A federal lawsuit has been filed against Mobile County Licence Commissioner Kim Hastie and public relations firm Stateco alleging they took part in a scheme to disseminate email addresses from more than 30,000 Mobile residents for a political purpose.
According to the civil complaint, which mirrors a separate accusation she is facing in a criminal federal indictment, Hastie ordered an employee to access motor vehicle records and gather the email addresses of all Mobile County residents who live within the city limits and place that personal information onto an electronic storage device.

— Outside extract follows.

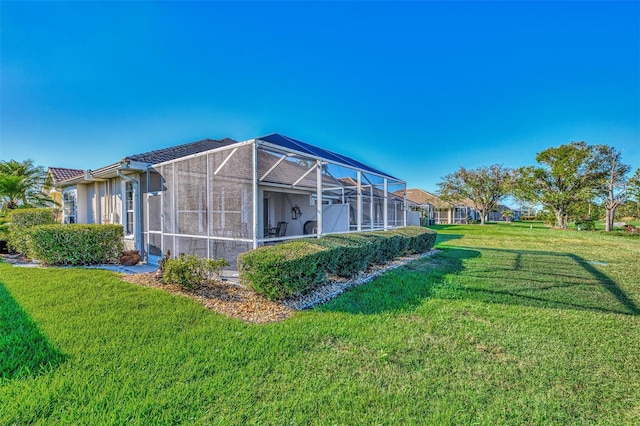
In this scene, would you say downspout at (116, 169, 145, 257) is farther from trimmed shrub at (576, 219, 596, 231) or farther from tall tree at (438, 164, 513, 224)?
tall tree at (438, 164, 513, 224)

“Hastie ordered that the electronic device be provided to defendants Chad Tucker of Stateco,” the complaint reads. “Tucker then knowingly utilized the personal information for a purpose not allowed under the Driver’s Privacy Protection Act (DPPA) by sending out a mass email to over 30,000 Mobile County residents urging said residents to vote for a political candidate Stateco represented.”
At the time, Tucker and Strateco were running the mayoral campaign of challenger Sandy Stimpson, and records suggest a mass email with Hastie’s endorsement of Stimpson was sent to at least some of those addresses in August 2013. The complaint charges that Hastie and Tucker both knew or should have known their actions would violate the DPPA.
Arnita Diamond and Labarron Yates, the same two individuals who filed an informal complaint making similar allegations against Mobile County in September 2014, filed the lawsuit in federal court yesterday.
In November, Hastie was indicted in a criminal case alleging she hid payments for a campaign to consolidate the offices of License and Revenue Commissions. Less than two months later, a superseding indictment added the charge regarding the emails. She is scheduled to go to trial in that case in May before federal judge Kristi Dubose.
In September 2014, calls to Diamond about the complaint sent to Mobile County were not returned and initial calls today have also gone unanswered.
Title 18 U.S. Code Section 2724 addresses violations of DPPA, and is cited in the lawsuit. According to that passage, damaged recovered for these violations could each come with a $2,500-per-violation penalty. That penalty, if applied to each of the 30,000 bits of information allegedly given to the Stimpson campaign, would total of more than $75 million.
Title 18 Section 2721 doesn’t mention a fee in writing, but it does expressly forbid any department of motor vehicles, and any officer, employee or contractor thereof, from knowingly disclosing or otherwise making personal information available to any person or entity.